Regional Cooperation: The Force Multiplier Across All Four Pillars

The Abraham Accords were designed as a peace framework. They now need to become something more: a regional defence alliance. Iran is not targeting individual states. It is targeting every American ally in the Gulf, and it will continue to do so regardless of who leads in Tehran. The Ayatollah is dead, but the regime stands, and there is no guarantee it falls on any predictable timeline.

What is required is not a bilateral arms deal but a collective deterrent, modelled on the logic that forced Europe to unite against Russia: shared threat, shared doctrine, shared infrastructure, and Iron Beam’s directed energy layer completing the kill chain at $3.50 per interception. The drone architecture described in these four pillars, networked across every Abraham Accords signatory and sustained by joint manufacturing and training capacity, would constitute exactly that, and Saudi Arabia’s accession to the Accords would give it the geography, resources, and political weight to make it decisive.

The Abraham Accords have already built the institutional architecture: CENTCOM integration, joint exercises, and billions in bilateral defense trade. What they have not yet produced is a unified air defense posture. That is the next step. Not a procurement contract, not a box of interceptors traded for a box of missiles, but a doctrine, a system, and a sovereign capability that each signatory can operate, maintain, and scale. The threat is not waiting for the politics to catch up.

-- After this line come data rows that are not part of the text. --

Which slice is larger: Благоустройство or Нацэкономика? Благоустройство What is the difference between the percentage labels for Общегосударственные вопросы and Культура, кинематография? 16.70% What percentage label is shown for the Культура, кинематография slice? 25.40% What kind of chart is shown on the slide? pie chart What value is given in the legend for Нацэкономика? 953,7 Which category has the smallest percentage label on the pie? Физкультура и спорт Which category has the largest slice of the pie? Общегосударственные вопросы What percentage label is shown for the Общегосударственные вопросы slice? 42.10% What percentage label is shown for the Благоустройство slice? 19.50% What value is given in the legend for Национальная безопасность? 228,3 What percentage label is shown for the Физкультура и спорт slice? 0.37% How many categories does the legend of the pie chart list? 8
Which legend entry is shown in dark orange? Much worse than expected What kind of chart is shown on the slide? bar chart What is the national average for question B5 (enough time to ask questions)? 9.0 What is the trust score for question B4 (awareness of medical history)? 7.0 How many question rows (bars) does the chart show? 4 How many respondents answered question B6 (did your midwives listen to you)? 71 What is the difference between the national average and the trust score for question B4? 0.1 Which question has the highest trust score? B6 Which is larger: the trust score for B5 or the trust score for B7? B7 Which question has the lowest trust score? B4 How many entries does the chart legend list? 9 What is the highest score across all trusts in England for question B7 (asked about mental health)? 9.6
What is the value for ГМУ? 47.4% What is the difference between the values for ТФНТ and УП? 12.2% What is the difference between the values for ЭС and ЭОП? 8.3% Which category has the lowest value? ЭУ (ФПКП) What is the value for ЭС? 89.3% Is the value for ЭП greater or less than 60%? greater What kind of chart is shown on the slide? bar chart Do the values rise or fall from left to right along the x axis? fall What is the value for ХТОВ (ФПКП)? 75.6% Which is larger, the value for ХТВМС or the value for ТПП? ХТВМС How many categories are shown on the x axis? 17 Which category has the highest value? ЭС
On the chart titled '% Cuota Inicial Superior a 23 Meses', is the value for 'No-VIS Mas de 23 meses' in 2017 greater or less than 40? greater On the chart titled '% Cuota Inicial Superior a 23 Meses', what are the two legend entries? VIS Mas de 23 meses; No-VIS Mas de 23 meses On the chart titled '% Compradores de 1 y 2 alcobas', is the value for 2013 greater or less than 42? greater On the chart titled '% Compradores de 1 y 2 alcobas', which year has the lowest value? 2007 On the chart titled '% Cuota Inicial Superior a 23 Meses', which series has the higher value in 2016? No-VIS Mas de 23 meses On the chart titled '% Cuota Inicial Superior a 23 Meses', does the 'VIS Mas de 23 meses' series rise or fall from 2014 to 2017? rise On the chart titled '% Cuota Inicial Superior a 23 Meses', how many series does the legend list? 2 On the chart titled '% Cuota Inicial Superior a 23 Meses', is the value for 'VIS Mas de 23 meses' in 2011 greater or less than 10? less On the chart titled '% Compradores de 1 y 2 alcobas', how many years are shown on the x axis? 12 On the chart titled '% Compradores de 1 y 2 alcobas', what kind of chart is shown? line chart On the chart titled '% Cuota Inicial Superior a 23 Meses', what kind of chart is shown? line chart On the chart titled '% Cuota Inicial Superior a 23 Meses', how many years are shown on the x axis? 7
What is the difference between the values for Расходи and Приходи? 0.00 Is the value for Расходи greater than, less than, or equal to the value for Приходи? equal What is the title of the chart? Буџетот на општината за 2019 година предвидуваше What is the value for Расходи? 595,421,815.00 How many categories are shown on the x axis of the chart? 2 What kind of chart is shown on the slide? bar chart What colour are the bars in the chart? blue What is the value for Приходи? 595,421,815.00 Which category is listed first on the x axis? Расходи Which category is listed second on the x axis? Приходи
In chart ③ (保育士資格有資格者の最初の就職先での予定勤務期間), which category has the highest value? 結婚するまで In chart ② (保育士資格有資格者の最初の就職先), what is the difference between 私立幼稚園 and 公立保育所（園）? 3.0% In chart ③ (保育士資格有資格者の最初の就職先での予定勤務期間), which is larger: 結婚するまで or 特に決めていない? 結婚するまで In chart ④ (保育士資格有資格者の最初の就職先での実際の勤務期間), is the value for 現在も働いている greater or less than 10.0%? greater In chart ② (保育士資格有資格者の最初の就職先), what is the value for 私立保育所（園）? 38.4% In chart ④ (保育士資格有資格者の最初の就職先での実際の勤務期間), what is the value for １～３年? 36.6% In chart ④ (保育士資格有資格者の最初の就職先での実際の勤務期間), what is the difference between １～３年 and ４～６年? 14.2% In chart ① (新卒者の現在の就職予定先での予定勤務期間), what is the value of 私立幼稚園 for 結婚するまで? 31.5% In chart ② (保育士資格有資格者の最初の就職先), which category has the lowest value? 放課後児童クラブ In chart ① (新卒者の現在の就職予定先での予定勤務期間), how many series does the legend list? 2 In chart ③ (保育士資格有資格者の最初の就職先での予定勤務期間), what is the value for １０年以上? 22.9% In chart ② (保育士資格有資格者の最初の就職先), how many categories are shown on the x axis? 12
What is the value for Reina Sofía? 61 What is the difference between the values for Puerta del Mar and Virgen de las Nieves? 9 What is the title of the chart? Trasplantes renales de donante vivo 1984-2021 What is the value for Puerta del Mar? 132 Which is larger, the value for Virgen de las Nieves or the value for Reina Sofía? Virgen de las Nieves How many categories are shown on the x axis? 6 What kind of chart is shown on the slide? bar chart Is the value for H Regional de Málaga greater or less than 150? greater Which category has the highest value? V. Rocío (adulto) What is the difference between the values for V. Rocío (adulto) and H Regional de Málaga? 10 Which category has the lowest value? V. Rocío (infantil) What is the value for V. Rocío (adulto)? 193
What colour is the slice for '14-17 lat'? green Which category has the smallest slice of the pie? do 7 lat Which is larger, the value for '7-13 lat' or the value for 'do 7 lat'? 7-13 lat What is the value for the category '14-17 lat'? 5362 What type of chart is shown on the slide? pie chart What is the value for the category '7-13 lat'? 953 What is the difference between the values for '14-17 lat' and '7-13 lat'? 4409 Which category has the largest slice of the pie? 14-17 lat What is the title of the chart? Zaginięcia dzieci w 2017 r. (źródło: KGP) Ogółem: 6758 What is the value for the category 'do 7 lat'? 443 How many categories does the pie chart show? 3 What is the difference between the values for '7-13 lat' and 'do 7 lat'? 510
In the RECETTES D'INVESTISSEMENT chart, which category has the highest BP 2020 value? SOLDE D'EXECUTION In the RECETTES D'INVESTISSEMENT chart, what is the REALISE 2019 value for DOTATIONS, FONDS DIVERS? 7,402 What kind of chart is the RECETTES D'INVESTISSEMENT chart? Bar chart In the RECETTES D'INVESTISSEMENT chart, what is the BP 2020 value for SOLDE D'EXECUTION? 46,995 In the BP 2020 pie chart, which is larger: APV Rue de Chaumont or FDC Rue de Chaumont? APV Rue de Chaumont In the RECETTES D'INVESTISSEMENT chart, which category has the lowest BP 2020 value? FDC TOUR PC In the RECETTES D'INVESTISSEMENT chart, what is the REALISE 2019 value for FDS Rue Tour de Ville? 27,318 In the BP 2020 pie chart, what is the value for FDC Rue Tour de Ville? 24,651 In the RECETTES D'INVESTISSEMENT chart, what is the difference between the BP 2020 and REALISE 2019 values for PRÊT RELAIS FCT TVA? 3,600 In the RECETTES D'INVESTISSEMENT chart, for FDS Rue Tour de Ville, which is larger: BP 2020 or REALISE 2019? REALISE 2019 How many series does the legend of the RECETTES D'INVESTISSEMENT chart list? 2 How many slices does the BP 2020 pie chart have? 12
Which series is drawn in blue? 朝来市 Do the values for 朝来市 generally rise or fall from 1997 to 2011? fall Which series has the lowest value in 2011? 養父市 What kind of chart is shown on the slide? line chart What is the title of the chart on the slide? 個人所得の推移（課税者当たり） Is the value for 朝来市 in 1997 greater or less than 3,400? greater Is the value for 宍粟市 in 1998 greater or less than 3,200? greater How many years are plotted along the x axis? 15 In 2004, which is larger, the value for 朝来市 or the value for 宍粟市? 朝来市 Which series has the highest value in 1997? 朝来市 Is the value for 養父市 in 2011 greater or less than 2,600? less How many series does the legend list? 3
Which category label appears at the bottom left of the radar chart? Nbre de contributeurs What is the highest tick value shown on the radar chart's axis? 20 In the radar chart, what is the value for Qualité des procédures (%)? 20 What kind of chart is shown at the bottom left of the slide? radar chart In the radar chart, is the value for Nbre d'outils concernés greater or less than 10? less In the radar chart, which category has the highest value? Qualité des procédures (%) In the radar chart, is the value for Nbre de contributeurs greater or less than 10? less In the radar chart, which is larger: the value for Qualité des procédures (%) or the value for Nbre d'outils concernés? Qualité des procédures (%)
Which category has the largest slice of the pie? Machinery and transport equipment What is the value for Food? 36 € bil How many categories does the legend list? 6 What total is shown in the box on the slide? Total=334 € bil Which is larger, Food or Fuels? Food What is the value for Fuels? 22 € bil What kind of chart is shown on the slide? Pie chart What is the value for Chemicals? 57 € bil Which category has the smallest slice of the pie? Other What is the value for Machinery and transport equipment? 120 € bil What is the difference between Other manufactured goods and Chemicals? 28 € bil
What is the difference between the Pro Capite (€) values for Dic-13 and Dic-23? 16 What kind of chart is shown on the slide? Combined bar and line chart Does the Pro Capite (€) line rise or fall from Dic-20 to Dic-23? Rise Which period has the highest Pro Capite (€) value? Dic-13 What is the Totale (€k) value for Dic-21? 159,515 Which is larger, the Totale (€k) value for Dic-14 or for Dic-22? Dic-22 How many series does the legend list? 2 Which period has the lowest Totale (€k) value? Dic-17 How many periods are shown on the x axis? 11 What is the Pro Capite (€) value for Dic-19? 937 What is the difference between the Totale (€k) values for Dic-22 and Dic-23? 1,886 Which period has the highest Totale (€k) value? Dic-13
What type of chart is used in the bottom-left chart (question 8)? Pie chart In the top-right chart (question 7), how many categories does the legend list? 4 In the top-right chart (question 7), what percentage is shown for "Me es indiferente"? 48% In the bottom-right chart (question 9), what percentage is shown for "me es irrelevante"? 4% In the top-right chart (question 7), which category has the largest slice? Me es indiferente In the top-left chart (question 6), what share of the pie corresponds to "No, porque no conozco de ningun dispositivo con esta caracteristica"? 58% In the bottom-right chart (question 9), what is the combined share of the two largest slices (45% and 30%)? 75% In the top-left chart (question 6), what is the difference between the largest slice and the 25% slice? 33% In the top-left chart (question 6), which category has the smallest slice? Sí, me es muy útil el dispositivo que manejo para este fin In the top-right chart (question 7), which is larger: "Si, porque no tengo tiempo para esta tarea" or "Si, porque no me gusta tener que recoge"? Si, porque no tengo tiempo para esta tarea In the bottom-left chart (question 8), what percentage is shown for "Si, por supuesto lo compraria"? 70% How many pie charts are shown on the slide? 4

The Cost of Getting This Wrong

Every week that Gulf states rely solely on multi-million-dollar missiles to counter $20,000 drones, Iran’s attrition strategy advances. Every PAC-3 missile fired at a Shahed is one fewer available for a ballistic missile, which remains the real strategic threat. The current approach is not just expensive. It is strategically self-defeating.

Ukraine and Israel have both paid for their expertise in blood: four years of aerial bombardment on one side, seven fronts on the other. The framework exists. The technology exists. The threat is not waiting. Every week without a decision is a week Iran banks.

David Zaikin is the Founder and CEO of Key Elements Group, a London-based strategic consultancy specializing in international affairs, crisis management, and defense sector. He has previously contributed to the Jerusalem Post, Barron’s, CNBC, BBC and Bloomberg. David advises public and private sector clients on strategic positioning, political risk analysis, and communications strategy, particularly for organizations operating in sensitive or rapidly evolving markets.